### [PROBLEM DESCRIPTION]
The answer should hold exactly the lines of the entries below from the one containing "New Zealand, site" through the last line, both included.

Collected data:

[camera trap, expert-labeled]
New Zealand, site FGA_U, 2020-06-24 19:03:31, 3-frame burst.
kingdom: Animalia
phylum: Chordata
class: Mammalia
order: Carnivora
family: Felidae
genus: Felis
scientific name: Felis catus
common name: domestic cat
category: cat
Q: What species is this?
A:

### [SOLUTION FOR THIS TASK]
New Zealand, site FGA_U, 2020-06-24 19:03:31, 3-frame burst.
kingdom: Animalia
phylum: Chordata
class: Mammalia
order: Carnivora
family: Felidae
genus: Felis
scientific name: Felis catus
common name: domestic cat
category: cat
Q: What species is this?
A:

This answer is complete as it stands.